Ali Avni Çelebi’nin eserlerini, üyesi olduğu Müstakil Ressamlar ve Heykeltıraşlar Birliği sergileri ile topluma tanıtmıştır. 1928’den itibaren Ankara ve İstanbul’da sergilenen resimleri, 1937 yılında Müstakillerin yurt gezileri kapsamında düzenledikleri sergilerle Bursa, Zonguldak, Balıkesir, Samsun illerinde de halka tanıtılır. Müstakillerin uğraşları sonucu Atina, Bükreş, Belgrat ve Moskova’da açılan Türk Resim Sanatı sergilerinde de resimleri yer alır. Bu sergiler nedeni ile basında çıkan yazılarda Çelebi’nin sanatıyla ilgili görüşlere yer verilir.

CHP’nin kültür ve sanat programı doğrultusunda düzenlenen “Yurt İçi Ressamlar Gezisi”nde, 1938 yılında Arapgir – Malatya, 1943 yılında Bilecik’e gönderilen Çelebi, bu programın sonrasında açılan sergilere de katılacaktır (K. Giray: 1997, s 102).

“1939’dan 1968 yılına dek D.G. Sanatlar Akademisinde öğretmenlik yapan Çelebi, Müstakillerin kurucuları, sergicileri arasında seçkin bir kişilik olarak ilk özel sergisini de 1932’lerde Saray Sineması holünde açmış, çeşitli ödüllere ulaşmış, ayrıca Malatya, Van ve Bilecik’ten de görünüler oluşturmuş büyük bir ustadır” (G. Elibal: 1973, s 146).

Ali Çelebi, resim üstündeki düşüncelerini şöyle ifade ediyor:

“Hocalarımız kuşağı, onlar da yepyeni görüşler getirmişlerdi kendi dönemlerinde. Onların yetiştiği yıllarda hakim olan görüş Empresyonizm’di, bilindiği gibi. Bu görüş tabiatın görünüş ve intibalarına dayanır, kısa ifadesiyle. Ekspresyonist görüş ise, bünyeyi de içine alan konstrüksiyon yoluyla kitlelerin ağırlığını, planlarını değerlendirir. Mekan problemini halleder. Desen ve konturlar – sınır çizgileri – daha serttir. Yadırgama buralardan geldi. Aslında onlar – hocalar – yenilik taraflısıydılar. Hocam Çallı ise, daha öğrencisi bulunduğum yıllarda, yeniliklere her zaman açık tutmuştur atölyesini. Döndüğümüz zaman bizlerle en çok ilgilenen Çallı olmuştu. Ekspresyonist esprideki eserleri bu ilginin söz götürmez örnekleridir. Hocalığım sırasında tekrarladıklarımı bir kere de burada tekrarlayayım: Sanat yolculuğu durmadan didinmek ister.

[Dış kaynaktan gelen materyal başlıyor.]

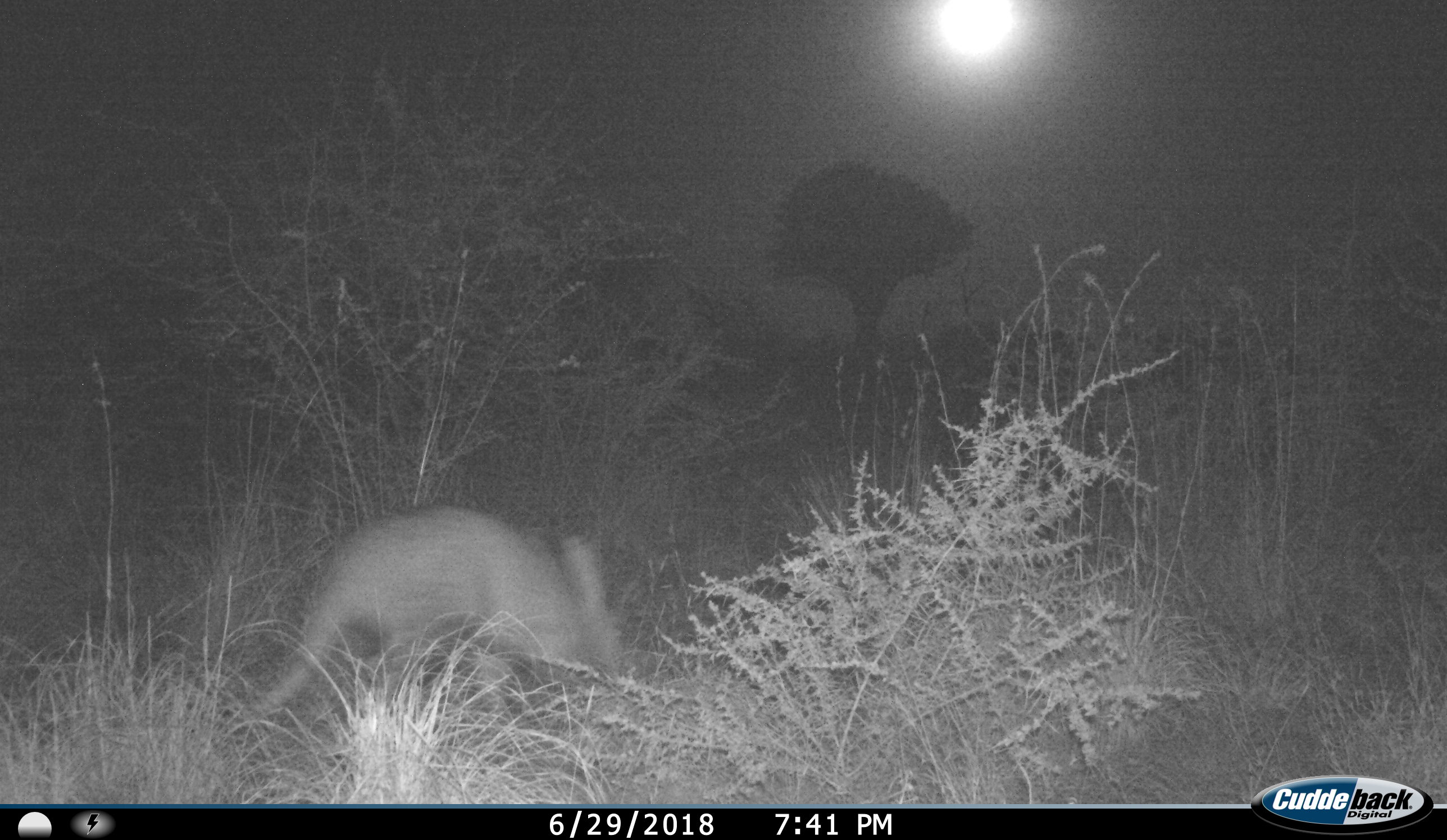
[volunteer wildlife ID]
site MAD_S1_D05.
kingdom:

Ortalama günde sekiz saat çalışmalıdır bir ressam. Başka bir deyimle ressamın paleti kurumamalıdır. Başarı yolu buradan geçer. En büyük hoca tabiattır. Oradan bol bol etüt yapmak, desen çizmek gerek. Ressam, resim

yapan değildir. Resim yoluyla topluma rapor veren kişidir. Sanatçı, deseni anlayabildiği nispette pentür yapar. Çünkü desende ahenk vardır, hareket vardır, konstrüksiyon vardır, kompozisyon vardır. Desen her şeydir ve resim sanatının temelidir. Dünyanın her tarafında büyük ustaların daima bunu salık verdiklerini unutmamak gerek” (N. Berk, H. Gezer: 1973, s 44-45).